Sides’ father now lives in an assisted-living facility near Federal Way.
Sarausad would not respond to interview requests. On her Web site this month, Sarausad wrote that she plans to open three more homes this year, two in Shoreline and one in Edmonds.
Placement agencies: conflicts of interest?
Navigating the labyrinth of adult family homes can be confusing. There is no government clearinghouse to compare the quality of care and services from one home to another.
As a result, this gap has spawned a new kind of profiteer: senior-placement agencies.
These companies offer to match a senior’s medical needs to the most appropriate care facility — free of charge. They will generate a list of suggested homes based on the person’s medical needs and wishes, such as a private room or recreational activities.
These companies earn hefty commissions paid by owners of adult homes — a potential conflict of interest that is seldom disclosed, The Times has found.
A typical commission is equivalent to a resident’s first month of rent, generally from $2,000 to $7,000.
Most of the placement companies are run out of home offices — anyone with a computer and a Web site can set up shop. No licensing, education or training is required. There are dozens in King County.
Are placement agencies steering people to homes that are the best fit — or instead to the ones that pay the highest referral fees? There is no way to know for certain.
But some in the industry are calling for more transparency and state licensing.
“I think patients in many cases are treated like a commodity and I don’t like it,” said Dotti Snow, 63, of Woodinville, a registered nurse who has operated Aging Safely, a placement service, for 11 years.
She said she has infuriated competitors by charging owners only half a month’s rent, and by disclosing to customers that her fees are paid by the adult homes.
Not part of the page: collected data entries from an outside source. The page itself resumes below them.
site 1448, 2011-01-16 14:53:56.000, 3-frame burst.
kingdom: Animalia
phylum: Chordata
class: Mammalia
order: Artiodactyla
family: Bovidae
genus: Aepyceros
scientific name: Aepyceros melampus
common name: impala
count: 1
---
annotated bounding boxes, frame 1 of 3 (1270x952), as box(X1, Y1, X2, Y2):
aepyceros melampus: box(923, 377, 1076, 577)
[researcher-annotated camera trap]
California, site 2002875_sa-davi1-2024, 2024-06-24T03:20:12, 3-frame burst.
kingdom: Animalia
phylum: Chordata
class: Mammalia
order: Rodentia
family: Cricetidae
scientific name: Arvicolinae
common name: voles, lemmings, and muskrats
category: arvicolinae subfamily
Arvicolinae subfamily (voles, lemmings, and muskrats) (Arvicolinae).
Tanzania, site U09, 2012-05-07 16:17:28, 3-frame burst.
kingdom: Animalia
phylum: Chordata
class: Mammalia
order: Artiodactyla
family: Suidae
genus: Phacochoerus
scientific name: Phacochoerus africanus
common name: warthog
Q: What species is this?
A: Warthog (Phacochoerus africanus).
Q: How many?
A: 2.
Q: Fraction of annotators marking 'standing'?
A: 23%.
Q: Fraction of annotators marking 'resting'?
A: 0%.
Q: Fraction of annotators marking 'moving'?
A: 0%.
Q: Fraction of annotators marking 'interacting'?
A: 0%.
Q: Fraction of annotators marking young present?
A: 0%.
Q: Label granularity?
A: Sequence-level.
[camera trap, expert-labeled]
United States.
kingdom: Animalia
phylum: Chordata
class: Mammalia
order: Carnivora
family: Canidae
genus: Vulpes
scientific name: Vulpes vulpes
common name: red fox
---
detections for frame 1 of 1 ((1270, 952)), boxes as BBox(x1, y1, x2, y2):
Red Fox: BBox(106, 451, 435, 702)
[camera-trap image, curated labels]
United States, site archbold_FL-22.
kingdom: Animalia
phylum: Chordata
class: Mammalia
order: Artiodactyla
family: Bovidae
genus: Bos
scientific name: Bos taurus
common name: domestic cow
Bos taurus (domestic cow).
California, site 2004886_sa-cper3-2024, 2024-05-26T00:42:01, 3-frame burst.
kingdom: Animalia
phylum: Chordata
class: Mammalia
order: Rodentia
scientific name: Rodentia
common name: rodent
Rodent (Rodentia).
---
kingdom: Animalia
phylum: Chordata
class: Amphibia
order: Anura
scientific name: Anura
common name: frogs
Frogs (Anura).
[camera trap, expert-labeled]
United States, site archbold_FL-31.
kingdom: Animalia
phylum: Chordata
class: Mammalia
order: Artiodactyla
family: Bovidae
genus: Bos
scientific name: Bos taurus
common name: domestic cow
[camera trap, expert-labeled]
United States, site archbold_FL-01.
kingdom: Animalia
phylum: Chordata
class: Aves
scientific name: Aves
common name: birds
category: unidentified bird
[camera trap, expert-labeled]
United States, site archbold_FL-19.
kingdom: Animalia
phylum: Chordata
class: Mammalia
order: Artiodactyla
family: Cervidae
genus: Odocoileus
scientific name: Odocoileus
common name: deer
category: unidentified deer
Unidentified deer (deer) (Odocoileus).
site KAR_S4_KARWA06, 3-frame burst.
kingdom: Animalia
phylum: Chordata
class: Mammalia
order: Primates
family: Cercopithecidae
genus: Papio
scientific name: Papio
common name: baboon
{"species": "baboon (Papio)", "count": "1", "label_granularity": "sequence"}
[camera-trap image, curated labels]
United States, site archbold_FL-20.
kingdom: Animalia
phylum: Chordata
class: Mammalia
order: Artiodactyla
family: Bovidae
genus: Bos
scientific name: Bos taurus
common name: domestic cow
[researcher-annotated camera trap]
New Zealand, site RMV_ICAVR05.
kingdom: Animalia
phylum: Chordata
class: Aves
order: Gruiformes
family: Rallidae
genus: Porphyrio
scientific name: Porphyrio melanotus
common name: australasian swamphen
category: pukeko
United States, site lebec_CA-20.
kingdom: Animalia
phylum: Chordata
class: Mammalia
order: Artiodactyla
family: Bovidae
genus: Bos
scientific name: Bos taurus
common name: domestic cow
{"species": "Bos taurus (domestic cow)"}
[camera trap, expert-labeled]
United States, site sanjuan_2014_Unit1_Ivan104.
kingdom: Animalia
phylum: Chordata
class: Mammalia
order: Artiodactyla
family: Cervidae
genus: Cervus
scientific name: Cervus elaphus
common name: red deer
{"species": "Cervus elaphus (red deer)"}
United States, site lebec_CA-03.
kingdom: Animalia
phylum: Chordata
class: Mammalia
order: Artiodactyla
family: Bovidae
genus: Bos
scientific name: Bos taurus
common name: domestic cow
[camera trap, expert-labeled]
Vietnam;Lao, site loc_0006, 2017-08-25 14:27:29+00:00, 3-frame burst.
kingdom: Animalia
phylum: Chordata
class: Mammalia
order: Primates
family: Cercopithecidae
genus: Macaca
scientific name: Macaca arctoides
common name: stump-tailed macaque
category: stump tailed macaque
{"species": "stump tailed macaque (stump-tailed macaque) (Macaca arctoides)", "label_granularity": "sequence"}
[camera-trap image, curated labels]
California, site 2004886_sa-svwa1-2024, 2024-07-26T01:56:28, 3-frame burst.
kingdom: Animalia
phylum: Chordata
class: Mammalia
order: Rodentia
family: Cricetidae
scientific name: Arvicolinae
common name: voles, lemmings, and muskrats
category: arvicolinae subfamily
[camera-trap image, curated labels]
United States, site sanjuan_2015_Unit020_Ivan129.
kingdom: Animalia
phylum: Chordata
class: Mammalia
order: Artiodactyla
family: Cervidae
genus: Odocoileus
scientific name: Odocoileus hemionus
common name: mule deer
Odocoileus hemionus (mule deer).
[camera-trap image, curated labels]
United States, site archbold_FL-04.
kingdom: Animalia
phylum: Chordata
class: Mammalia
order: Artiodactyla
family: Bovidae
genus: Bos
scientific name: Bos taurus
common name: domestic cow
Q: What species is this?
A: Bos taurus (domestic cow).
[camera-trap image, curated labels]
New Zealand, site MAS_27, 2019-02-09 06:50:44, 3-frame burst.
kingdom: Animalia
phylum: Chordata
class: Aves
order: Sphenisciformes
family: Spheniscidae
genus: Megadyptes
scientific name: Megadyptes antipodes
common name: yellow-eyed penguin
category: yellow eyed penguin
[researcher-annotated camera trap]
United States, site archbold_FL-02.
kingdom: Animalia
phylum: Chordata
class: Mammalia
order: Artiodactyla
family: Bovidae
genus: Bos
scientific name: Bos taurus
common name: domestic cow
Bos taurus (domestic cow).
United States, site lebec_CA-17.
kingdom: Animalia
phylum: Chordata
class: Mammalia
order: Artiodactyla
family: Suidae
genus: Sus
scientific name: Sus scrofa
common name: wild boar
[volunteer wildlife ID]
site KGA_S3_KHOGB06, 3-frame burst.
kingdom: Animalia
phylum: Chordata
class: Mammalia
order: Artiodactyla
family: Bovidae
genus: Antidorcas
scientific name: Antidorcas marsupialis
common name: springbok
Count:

To try to get her to refer new residents to them, adult-family-home owners increasingly send gifts and cash to Snow. Currently, adult-home vacancies are at high levels as more financially strapped families delay paying for long-term care.
Snow said she sends back every gift card and gratuity, including, once, a check made out to her for $1,500.
Long hours yield only modest income
So far, two potential buyers have toured the Seattle adult family home on sale for $500,000 with the three residents inside. It is a 2,100-square-foot home on Northeast 133rd Street in Lake City owned by Mihai and Viorica Badet.
They’ve run the home since 1996 with no major citations, state files show. Mihai Badet, 62, also works full time as an engineer. His wife assists a full-time caregiver in the home. The Badets want out of the business.
Competition is stiff. Dozens of other adult family homes are on the market in Seattle and statewide. Sales pitches sound the easy-money theme: start making money now; guaranteed cash flow; opportunity of a lifetime.
The Badets know better. They care for an elderly man and two women, one of whom is bedridden. Their home grossed $168,000 last year, with monthly rent for each resident averaging $4,700. After expenses but before taxes, they netted $57,000, according to information provided to prospective buyers.
They do not have residents to fill three empty beds, so their long hours bring only a modest income. Comparable homes in their neighborhood have sold for about $400,000.
The Badets believe their home, with three residents under contract, is worth $100,000 more, if a new owner can also qualify for a DSHS license.
“You need to really like this kind of business,” Mihai Badet said. “… You’re tied to the house 24/7. You can’t go anywhere.”
He offers this advice: “You can’t do this for the money.”